Rewrite the records from the line containing "Which option among" through the end of the records, changing every "closest" to "nearest" and leaving all else as it stands.

- STORED DATA
※ ※ ※
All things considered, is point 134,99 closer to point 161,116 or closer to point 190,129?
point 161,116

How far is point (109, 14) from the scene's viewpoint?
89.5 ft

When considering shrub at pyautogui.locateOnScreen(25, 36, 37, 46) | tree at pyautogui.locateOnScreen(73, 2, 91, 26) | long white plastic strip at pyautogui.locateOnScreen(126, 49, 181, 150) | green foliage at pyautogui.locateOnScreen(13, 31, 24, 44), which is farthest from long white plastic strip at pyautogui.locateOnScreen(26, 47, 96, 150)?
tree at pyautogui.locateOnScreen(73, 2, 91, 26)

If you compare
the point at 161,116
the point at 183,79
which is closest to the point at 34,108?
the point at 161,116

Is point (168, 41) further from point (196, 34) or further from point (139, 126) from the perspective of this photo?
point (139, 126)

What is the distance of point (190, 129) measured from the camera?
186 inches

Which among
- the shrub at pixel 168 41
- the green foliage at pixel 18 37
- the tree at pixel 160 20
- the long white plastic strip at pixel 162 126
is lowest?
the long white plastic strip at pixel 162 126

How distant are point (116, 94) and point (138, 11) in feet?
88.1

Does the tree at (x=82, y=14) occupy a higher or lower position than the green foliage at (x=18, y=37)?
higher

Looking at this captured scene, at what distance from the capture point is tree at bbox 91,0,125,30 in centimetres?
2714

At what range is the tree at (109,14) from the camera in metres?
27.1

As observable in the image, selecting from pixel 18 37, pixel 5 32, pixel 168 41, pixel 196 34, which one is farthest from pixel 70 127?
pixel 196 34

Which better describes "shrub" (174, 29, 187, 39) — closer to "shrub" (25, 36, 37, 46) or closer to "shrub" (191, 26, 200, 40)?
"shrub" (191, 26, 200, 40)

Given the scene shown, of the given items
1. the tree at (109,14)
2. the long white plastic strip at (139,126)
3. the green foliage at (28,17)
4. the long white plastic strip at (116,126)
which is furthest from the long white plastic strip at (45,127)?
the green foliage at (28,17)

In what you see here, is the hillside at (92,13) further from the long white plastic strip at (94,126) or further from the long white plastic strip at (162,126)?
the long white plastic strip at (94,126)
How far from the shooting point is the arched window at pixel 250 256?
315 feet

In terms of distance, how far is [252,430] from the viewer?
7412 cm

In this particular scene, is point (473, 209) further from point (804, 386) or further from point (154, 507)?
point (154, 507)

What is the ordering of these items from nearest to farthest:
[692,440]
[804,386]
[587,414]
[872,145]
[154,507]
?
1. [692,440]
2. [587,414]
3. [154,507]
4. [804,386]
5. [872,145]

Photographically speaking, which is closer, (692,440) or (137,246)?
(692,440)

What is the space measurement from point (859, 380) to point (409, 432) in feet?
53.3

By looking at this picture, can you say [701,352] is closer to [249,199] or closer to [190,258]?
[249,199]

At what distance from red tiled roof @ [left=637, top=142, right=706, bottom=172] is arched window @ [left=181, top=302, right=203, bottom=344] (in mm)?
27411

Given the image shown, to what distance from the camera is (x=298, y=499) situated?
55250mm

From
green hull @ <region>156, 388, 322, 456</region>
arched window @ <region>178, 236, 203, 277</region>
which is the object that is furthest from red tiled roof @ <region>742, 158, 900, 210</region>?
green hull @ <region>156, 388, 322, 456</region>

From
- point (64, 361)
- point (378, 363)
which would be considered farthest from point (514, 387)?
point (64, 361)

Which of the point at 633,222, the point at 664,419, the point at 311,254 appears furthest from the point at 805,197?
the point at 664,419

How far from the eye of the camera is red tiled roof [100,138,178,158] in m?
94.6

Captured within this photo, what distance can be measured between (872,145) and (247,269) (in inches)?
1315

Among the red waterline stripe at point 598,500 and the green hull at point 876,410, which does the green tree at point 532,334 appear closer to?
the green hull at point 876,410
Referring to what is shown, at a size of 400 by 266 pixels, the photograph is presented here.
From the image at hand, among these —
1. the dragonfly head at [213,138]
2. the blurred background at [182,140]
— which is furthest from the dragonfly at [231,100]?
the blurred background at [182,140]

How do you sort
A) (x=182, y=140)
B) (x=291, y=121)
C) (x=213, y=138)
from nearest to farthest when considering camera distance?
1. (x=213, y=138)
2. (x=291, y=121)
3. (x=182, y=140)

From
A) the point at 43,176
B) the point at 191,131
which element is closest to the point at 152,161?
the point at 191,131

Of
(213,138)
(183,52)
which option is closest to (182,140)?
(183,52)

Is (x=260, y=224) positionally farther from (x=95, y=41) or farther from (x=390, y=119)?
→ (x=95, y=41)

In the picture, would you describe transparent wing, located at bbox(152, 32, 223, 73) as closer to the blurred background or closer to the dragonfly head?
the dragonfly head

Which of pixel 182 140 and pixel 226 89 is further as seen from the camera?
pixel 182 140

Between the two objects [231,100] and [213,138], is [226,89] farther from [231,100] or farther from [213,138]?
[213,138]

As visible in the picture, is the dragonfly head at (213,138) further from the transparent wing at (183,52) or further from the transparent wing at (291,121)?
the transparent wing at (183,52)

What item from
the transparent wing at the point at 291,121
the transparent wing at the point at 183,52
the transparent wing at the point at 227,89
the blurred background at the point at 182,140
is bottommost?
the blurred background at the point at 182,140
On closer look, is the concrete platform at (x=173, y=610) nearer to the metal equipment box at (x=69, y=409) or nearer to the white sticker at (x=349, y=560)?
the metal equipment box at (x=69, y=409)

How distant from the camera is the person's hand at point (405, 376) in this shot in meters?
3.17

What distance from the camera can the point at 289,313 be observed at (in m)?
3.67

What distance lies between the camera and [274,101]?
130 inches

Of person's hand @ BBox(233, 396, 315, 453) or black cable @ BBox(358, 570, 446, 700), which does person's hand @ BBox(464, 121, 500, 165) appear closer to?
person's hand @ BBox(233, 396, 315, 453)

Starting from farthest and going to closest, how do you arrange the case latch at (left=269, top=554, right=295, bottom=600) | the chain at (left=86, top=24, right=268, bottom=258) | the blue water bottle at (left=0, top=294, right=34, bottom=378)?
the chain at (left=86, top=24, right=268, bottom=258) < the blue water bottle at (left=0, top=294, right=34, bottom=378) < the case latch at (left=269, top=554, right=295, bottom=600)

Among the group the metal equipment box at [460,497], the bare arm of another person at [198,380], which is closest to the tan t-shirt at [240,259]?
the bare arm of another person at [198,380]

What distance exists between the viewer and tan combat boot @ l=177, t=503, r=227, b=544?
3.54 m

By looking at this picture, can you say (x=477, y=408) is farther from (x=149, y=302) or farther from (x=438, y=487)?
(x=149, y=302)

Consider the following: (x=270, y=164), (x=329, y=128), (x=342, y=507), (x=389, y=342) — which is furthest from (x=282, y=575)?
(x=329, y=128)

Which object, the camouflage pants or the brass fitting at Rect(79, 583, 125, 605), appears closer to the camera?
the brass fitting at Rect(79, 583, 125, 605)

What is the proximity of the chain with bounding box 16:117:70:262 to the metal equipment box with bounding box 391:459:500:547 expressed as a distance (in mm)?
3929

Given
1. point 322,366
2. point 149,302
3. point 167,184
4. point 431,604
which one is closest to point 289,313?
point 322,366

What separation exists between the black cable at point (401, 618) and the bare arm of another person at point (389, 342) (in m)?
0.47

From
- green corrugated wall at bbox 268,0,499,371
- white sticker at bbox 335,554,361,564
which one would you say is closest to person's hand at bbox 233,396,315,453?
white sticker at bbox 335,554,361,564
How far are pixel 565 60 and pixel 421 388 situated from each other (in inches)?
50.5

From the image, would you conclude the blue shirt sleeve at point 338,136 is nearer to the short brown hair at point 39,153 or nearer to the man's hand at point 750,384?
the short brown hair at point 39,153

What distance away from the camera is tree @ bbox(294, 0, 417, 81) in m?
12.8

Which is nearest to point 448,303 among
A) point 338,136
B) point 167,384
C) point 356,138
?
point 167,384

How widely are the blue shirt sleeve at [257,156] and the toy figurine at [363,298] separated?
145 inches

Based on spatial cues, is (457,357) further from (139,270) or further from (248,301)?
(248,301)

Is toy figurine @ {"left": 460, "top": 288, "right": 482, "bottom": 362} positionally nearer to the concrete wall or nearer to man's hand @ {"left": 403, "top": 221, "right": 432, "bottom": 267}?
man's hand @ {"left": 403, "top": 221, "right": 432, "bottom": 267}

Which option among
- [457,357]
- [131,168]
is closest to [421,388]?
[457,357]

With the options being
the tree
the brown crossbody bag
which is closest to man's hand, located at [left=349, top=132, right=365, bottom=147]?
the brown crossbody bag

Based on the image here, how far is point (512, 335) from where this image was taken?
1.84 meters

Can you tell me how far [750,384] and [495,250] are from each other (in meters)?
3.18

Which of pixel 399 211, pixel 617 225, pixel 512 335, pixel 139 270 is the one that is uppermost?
※ ※ ※
- RESULT OF THIS TASK
Which option among
- [457,357]
- [131,168]
is nearest to [421,388]?
[457,357]

With the options being
the tree
the brown crossbody bag
which is nearest to man's hand, located at [left=349, top=132, right=365, bottom=147]?
the brown crossbody bag

Based on the image here, how far is point (512, 335) from where this image was taken?
1.84 meters

Can you tell me how far [750,384] and [495,250] are from each other (in meters)?
3.18

Which of pixel 399 211, pixel 617 225, pixel 512 335, pixel 139 270 is the one that is uppermost?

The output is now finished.